As spotted by VideoCardz, the Radeon Pro W7900D appears to be a region-specific variant of the existing flagship W7900, designed specifically to comply with US export restrictions on high-performance AI hardware to China. Like the original model, it is built on the RDNA 3 architecture using the Navi 31 GPU. It retains the same core configuration, featuring 6,144 stream processors across 96 compute units, and is paired with a massive 48GB of GDDR6 memory on a 384-bit bus, delivering 864GB/s of bandwidth.

The biggest difference between this and the W7900 lies in the operating frequencies and total compute performance. To meet the export compliance threshold, AMD has reduced the boost clock to 2,156MHz, down from the 2,500MHz seen on the standard W7900. This adjustment brings the peak FP32 compute performance down to 54 TFLOPS, compared to the original's 61.4 TFLOPS.

Moreover, AMD's Linux drivers have unveiled two new entries in the “AI Pro” series. The Radeon AI Pro R9700S is named as you would expect from a mobile GPU (“S” at the end), but it's unclear if that's the case. Still, given its naming, it's expected to share the same RDNA 4 mobile architecture as the AI Pro R9700, featuring a Navi 48 GPU and 32GB of VRAM.

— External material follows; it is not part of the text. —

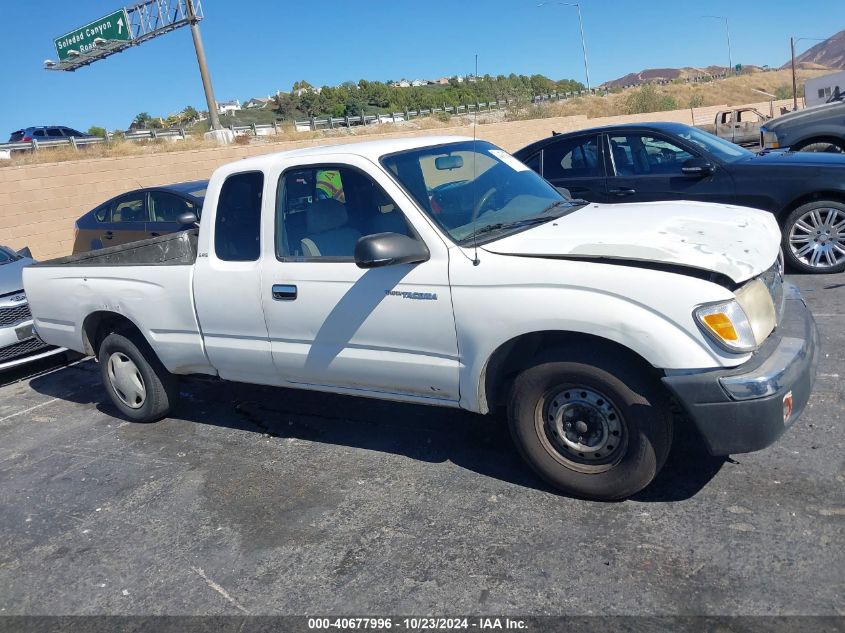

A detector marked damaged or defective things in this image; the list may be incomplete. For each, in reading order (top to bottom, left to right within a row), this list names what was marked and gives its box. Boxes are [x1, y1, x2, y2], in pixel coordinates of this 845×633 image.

The Radeon AI Pro R9600D is equally mysterious, as no standard “R9600” currently exists in the global lineup. The naming suggests something like a Navi 44 GPU. While official specifications remain under wraps, the “D” suffix again points toward a specific regional or efficiency-focused variant.

KitGuru says: AMD's expanding Radeon AI Pro lineup suggests the company is investing hard in the segment, which makes sense, as the company now has a big deal in place with OpenAI.